WASHINGTON (CN) — In a $50 billion case rife with political implications, a federal judge stayed Yukos Oil shareholders' efforts to collect the enormous award against Russia, which dismantled the oil giant, allegedly as retaliation against a political opponent of Vladimir Putin.

U.S. District Judge Beryl Howell on Sept. 30 stayed the shareholders' request to confirm the arbitration award, pending proceedings in The Hague.

Yukos Oil was dismantled after its chief executive Mikhail Khodorkovsky was convicted of fraud and tax evasion, in a case widely believed to be politically motivated retaliation for Khodorkovsky's funding of candidates who opposed Russian President Vladimir Putin.

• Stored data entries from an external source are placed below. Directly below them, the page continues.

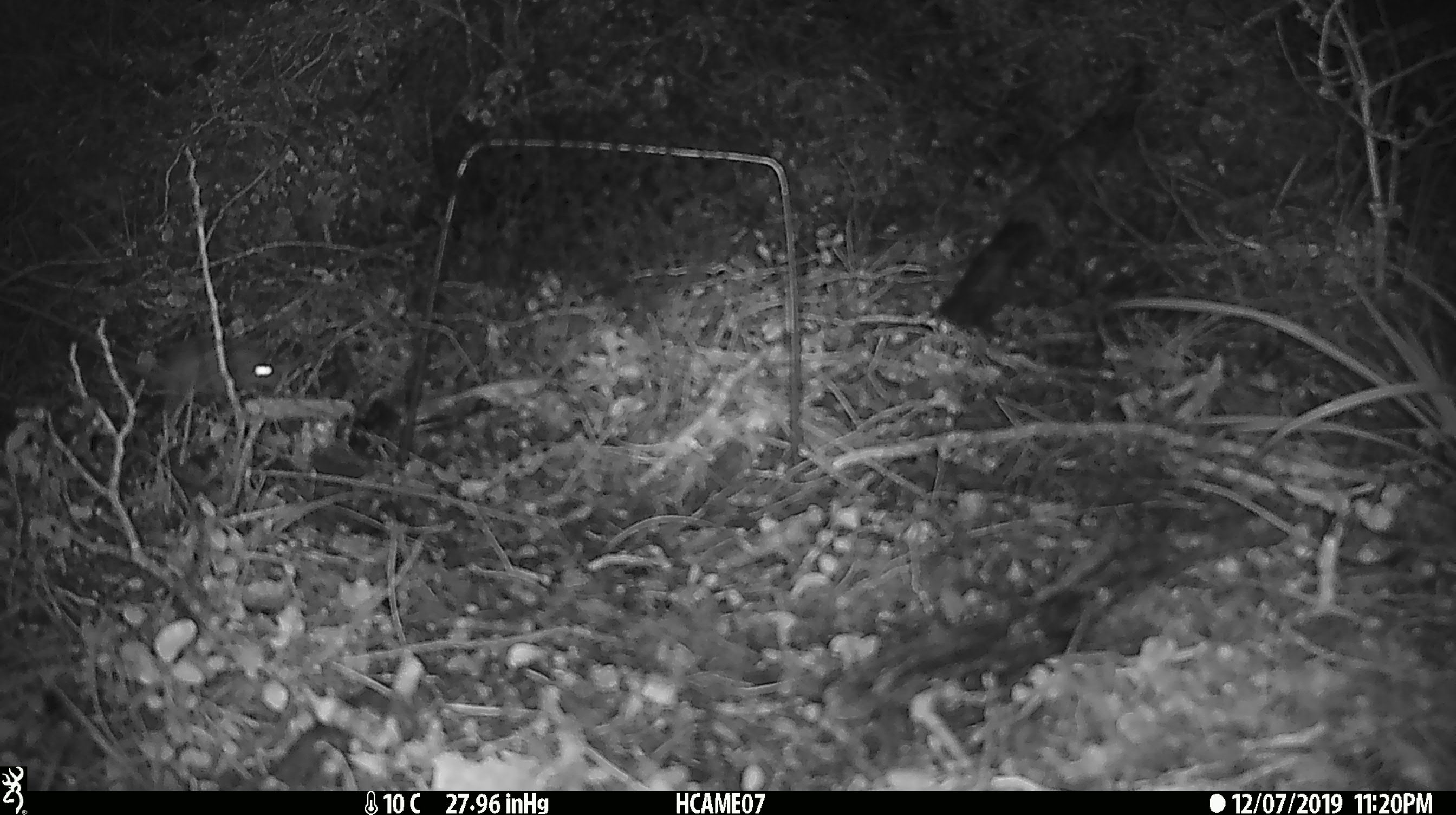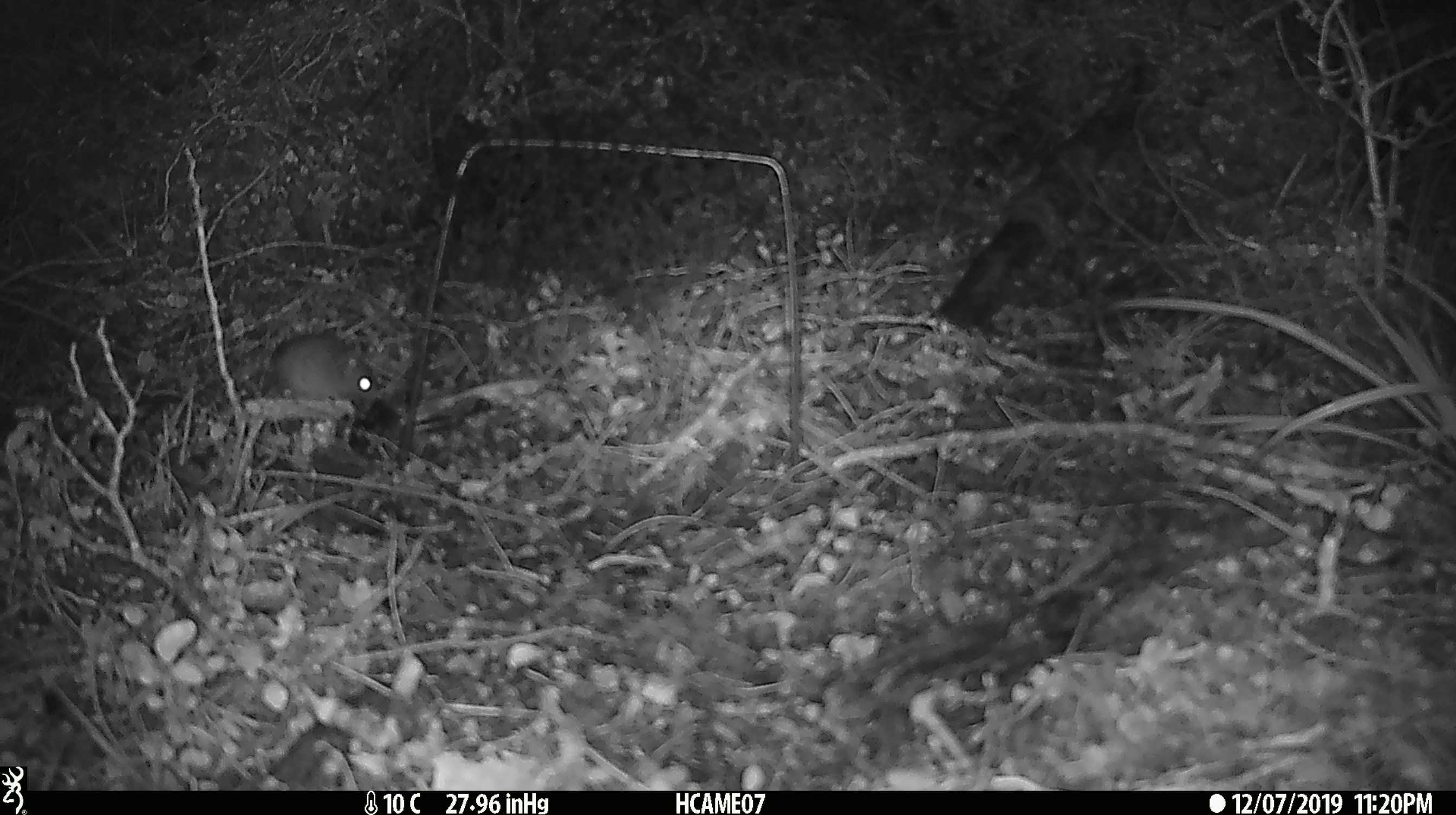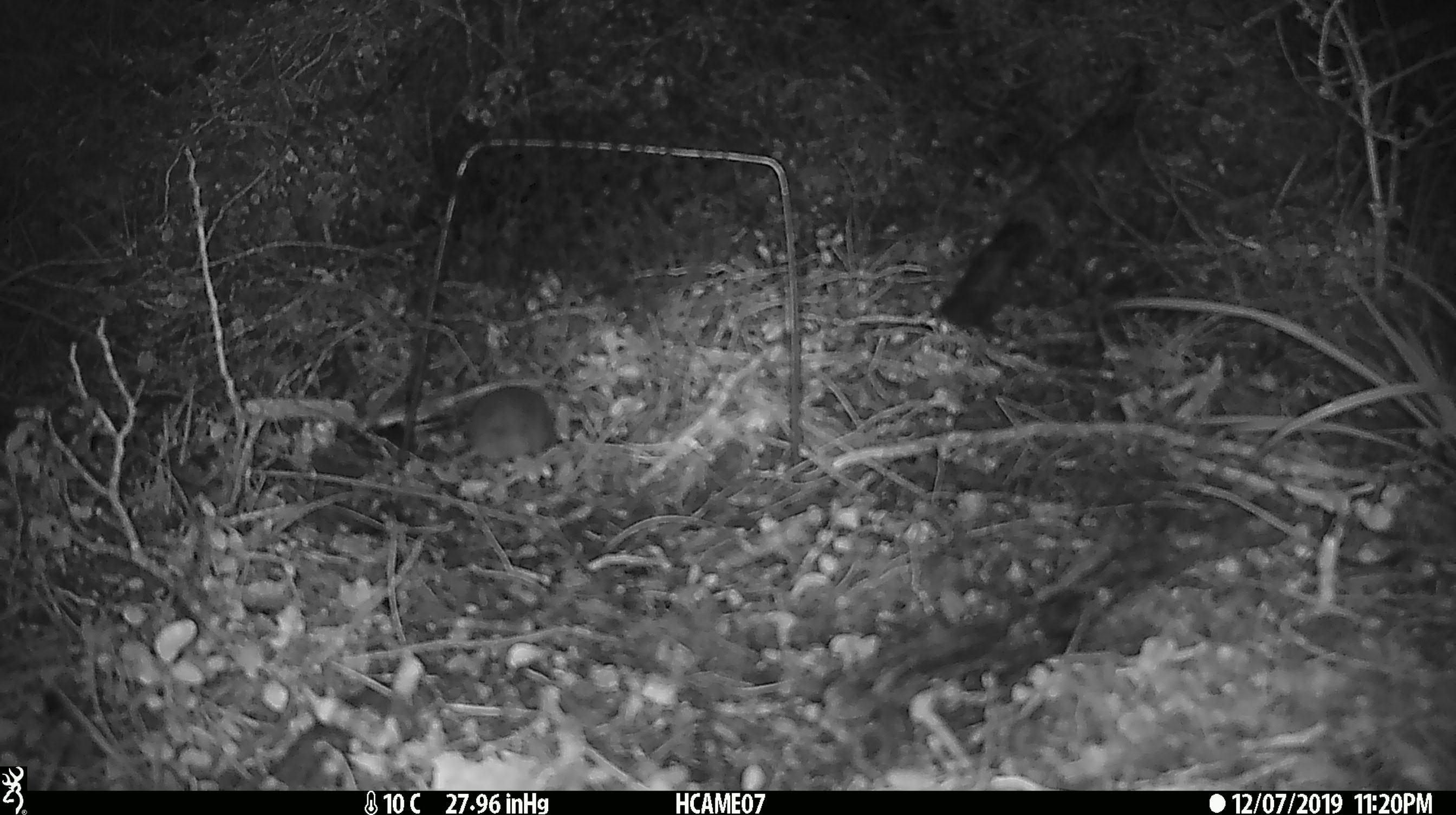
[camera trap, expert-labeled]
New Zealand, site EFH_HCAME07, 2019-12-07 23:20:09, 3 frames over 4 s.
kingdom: Animalia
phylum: Chordata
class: Mammalia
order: Rodentia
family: Muridae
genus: Mus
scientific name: Mus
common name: mouse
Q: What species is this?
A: Mouse (Mus).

Khodorkovsky was the richest man in Russia when he was arrested in 2003, and the 16th richest man in the world. He spent a decade in prison before Putin pardoned him in 2013.

Yukos' assets are now wholly owned by the state-owned oil company, Rosneft.

Yukos shareholders say the company's assets were auctioned off at a fraction of their value to a third party, which was then acquired by Rosneft.

After 10 years of "mammoth" proceedings, shareholders persuaded a Hague arbitration panel that Russia took advantage of Yukos' tax vulnerability to bankrupt the company and appropriate its assets, to destroy Khodorkovsky's political ambitions and make an example of him.

The panel awarded shareholders the largest arbitration award in history: $50 billion in damages, plus interest, and $60 million in attorneys' fees.

Shareholders then filed petitions to confirm the arbitration award, in District of Columbia Federal Court and elsewhere around the world, to try to collect.

A Dutch court quashed the award on procedural grounds in April this year. It found that the tribunal lacked jurisdiction to rule on the matter because it was brought under the Energy Charter Treaty, a treaty signed but never ratified by Russia.

That ruling is pending appeal before the Dutch Court of Appeals.

In Washington D.C., Judge Howell said she would stay proceedings on the confirmation of the $50 billion arbitration award until the Dutch appeals court rules.

Russia opposed a stay, saying the U.S. court must first determine whether it has jurisdiction.

But Howell said Russia's position had no basis in law.

"The Supreme Court has expressly held that a court may, for the sake of efficiency, decline to determine its subject matter jurisdiction prior to deciding a 'threshold, nonmerits issue' presented by a case," she wrote.

The plaintiffs are Hulley Enterprises et al., majority shareholders in Yukos before it was seized.